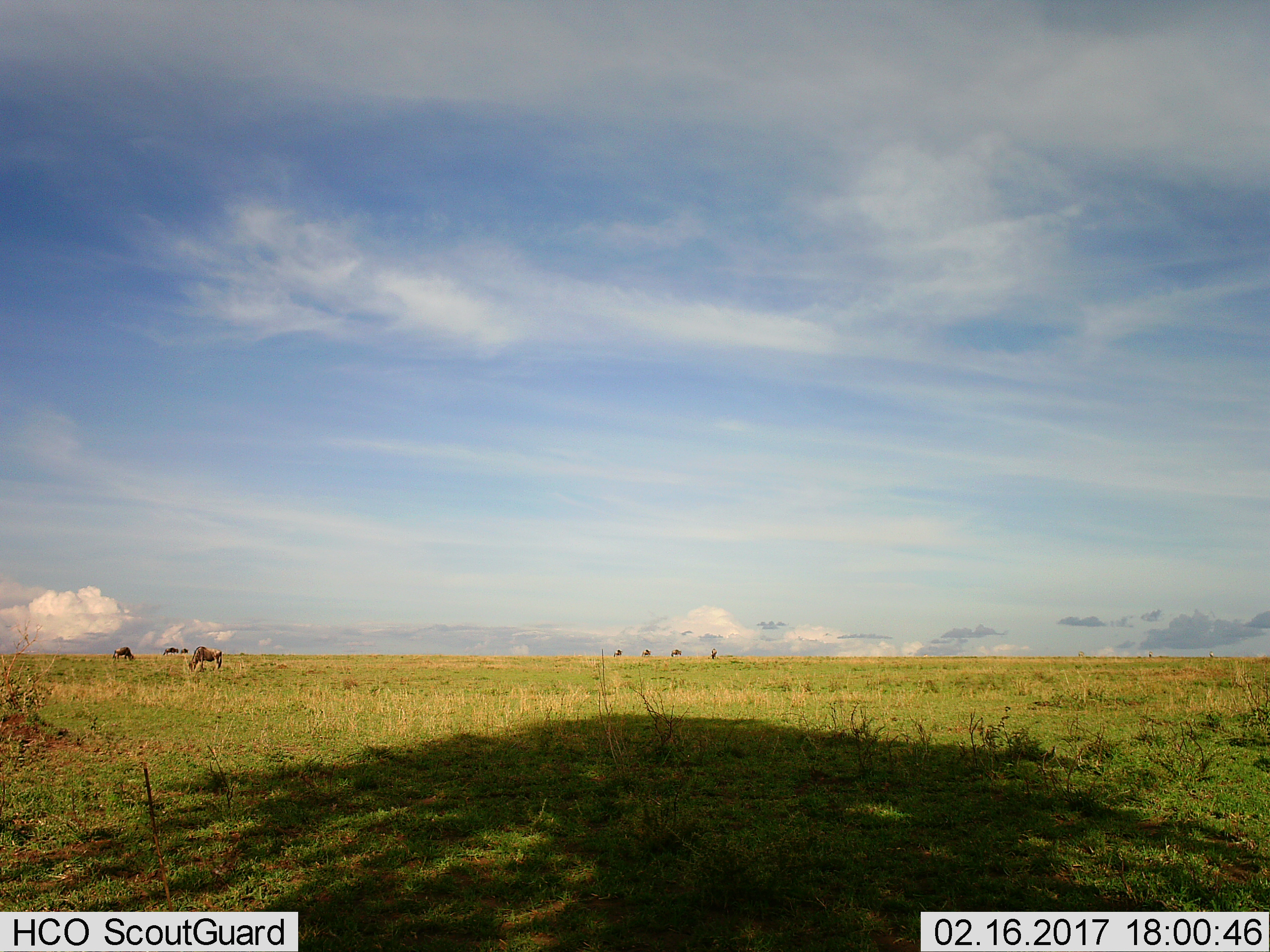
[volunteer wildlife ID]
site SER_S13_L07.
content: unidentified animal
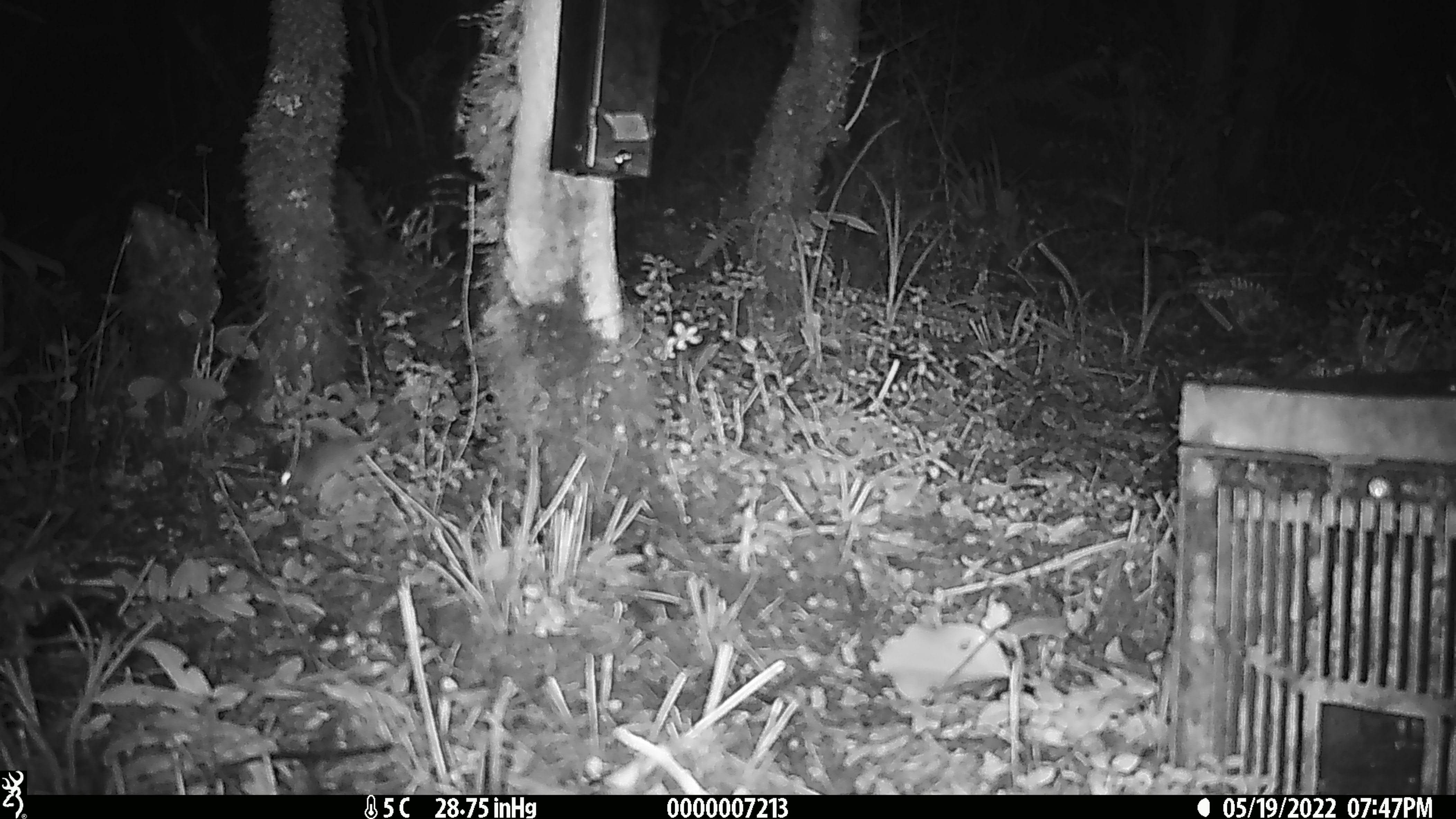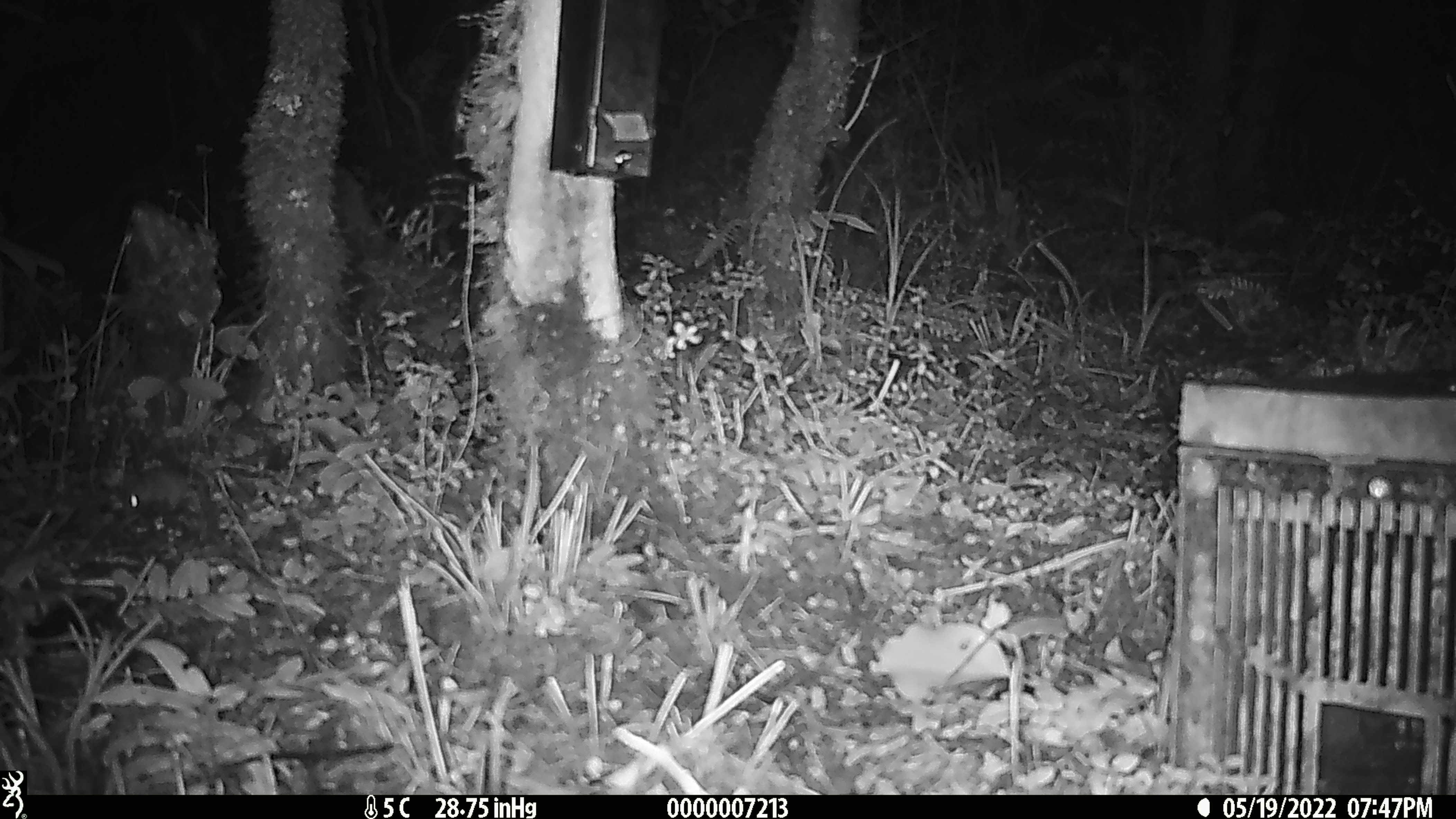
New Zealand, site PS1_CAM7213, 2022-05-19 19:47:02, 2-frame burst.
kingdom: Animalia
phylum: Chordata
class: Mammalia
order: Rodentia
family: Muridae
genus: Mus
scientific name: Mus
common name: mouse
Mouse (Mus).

Your objective >> Search the preceding listing for "site" and extract every line where it is found.

Expected output >>
site SER_S13_L07.
New Zealand, site PS1_CAM7213, 2022-05-19 19:47:02, 2-frame burst.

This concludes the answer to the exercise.